C’est tout le paradoxe des socialistes. On est de gauche mais on aime le pouvoir, n’est-ce pas M. Levrat, vous qui vous accrochez à votre perchoir de président comme un vieux sage de l’Académie française à son fauteuil? On prétend défendre une politique des quotas, mais on lorgne le siège d’une collègue du Conseil des Etats qui ne se représente pas en éliminant, sans grands égards, une concurrente féminine du même camp, n’est-ce pas M. Wermuth, star montante du PS?
Et on peut aussi être libéral-radical, de droite, défendre ses idées et aspirer à mener une politique étrangère qui s’éloigne d’un certain angélisme naïf et aveugle et qui met au premier plan les intérêts de la Suisse et de ses habitants. Max Petitpierre a fortement marqué la politique étrangère de la Suisse et, que je sache, il n’avait pas la carte du Parti socialiste. En une année, Ignazio Cassis, notre nouveau ministre des Affaires étrangères, a remis la politique étrangère au centre du débat des citoyennes et des citoyens.
Ce qui vous déplaît, en réalité, camarade Levrat, c’est qu’Ignazio Cassis ramène la politique étrangère à sa juste place, en adéquation avec ce que souhaite (et vote) la majorité de la population. Vous craignez donc de ne plus pouvoir influencer la politique intérieure par la politique étrangère. Et vous gesticulez bruyamment pour le faire savoir et flatter la gauche de votre parti.
La politique intérieure doit façonner la politique extérieure de la Suisse. Cette année, il a beaucoup été question d’Europe, de migration, de juges étrangers et c’est tant mieux. Reprocher à M. Cassis de se poser des questions sur le fonctionnement de l’UNRWA, l’organisation de secours des Nations unies pour les réfugié-e-s en Palestine qui peine à boucler son budget alors que la Suisse la finance, cela revient à vouloir empêcher le Conseil fédéral de réfléchir, sauf lorsqu’il pense comme vous.
Dans une formule assez cocasse et qui vous vaudra, je l’espère, un Champignac de platine, vous prétendez que le monde se frotte les yeux en entendant les propos de M. Cassis. Mon conseil: ouvrez les vôtres! Et cessez de prendre la politique étrangère en otage de vos basses manoeuvres politiciennes.
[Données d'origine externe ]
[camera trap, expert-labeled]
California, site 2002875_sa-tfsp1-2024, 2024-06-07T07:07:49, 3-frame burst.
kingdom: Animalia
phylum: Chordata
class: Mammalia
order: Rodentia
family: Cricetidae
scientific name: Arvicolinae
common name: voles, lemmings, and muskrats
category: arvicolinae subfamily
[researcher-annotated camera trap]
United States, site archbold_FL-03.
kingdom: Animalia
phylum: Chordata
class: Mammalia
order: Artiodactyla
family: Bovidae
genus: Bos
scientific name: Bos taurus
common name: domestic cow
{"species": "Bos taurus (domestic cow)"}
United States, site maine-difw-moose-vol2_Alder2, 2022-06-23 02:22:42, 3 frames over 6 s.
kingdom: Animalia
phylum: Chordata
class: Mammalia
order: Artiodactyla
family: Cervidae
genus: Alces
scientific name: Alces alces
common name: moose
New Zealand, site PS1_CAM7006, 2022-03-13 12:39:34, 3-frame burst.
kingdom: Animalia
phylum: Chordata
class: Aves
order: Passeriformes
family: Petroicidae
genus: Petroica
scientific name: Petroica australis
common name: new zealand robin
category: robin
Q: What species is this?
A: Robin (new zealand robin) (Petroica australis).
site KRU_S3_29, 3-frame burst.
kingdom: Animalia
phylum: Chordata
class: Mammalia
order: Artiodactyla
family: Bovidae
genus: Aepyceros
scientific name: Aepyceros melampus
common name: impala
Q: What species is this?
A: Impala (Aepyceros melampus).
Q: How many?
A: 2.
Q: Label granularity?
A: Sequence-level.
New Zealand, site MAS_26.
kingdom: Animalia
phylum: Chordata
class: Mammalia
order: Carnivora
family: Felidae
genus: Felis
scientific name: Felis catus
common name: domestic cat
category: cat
Les relations de la Suisse avec l’UE vont se compliquer ces prochaines années; les Suissesses et les Suisses devront plus que jamais se serrer les coudes, se montrer solidaires, combatifs et ouverts à l’innovation. Camarade Levrat, au boulot! Rassemblez vos troupes et joignez-vous à nous pour défendre les intérêts de la Suisse!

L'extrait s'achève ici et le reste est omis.